> [To be done]: Please pull out each line in the listing below that contains the string "topiary", and copy those lines unchanged.

> [Supplied entries]:
________________________________________

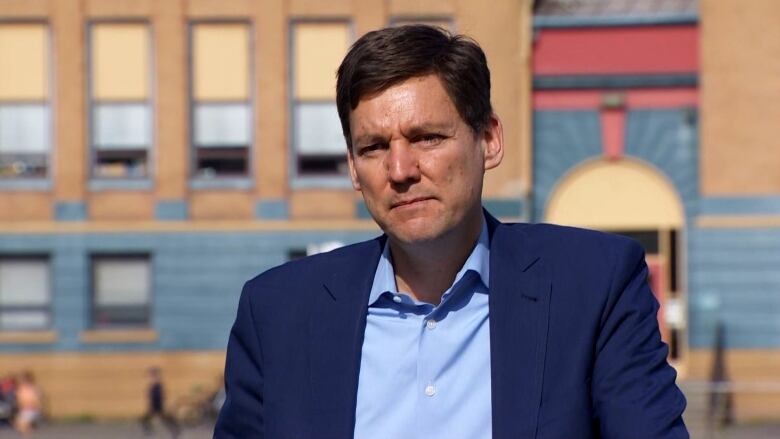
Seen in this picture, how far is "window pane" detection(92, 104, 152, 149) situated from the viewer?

________________________________________

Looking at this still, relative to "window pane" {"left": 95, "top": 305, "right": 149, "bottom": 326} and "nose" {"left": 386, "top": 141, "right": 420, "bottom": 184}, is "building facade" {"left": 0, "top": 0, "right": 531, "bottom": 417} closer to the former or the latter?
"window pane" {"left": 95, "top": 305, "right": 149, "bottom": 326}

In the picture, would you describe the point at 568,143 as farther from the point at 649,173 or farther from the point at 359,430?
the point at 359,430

________________________________________

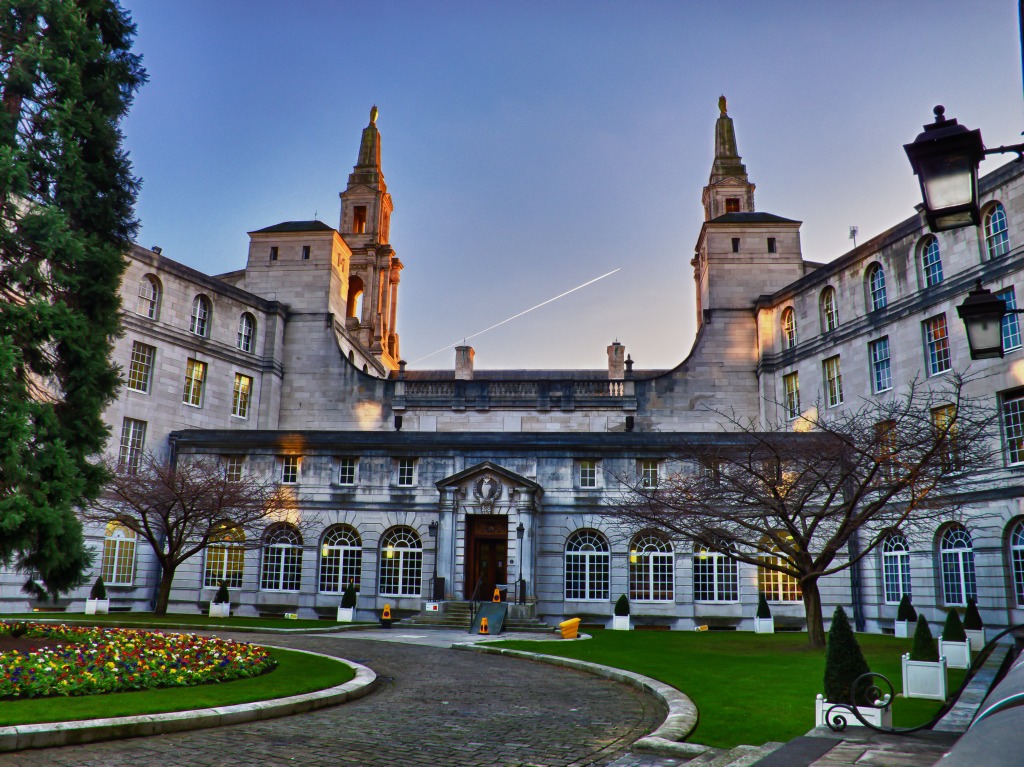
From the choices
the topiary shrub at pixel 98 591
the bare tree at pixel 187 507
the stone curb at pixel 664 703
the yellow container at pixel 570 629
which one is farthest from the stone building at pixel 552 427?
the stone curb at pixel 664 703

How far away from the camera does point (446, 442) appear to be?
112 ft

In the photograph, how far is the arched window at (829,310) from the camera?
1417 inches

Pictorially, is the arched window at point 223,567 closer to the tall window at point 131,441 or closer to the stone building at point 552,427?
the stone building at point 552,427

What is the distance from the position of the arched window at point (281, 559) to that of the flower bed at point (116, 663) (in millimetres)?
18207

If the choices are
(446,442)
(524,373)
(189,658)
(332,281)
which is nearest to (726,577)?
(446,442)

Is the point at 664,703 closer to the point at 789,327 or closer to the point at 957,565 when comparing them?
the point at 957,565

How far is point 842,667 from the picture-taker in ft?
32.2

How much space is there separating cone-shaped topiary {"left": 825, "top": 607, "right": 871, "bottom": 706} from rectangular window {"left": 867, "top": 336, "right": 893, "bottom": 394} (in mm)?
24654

________________________________________

> [Output of the exercise]:
the topiary shrub at pixel 98 591
How much space is there separating cone-shaped topiary {"left": 825, "top": 607, "right": 871, "bottom": 706} from rectangular window {"left": 867, "top": 336, "right": 893, "bottom": 394} (in mm)?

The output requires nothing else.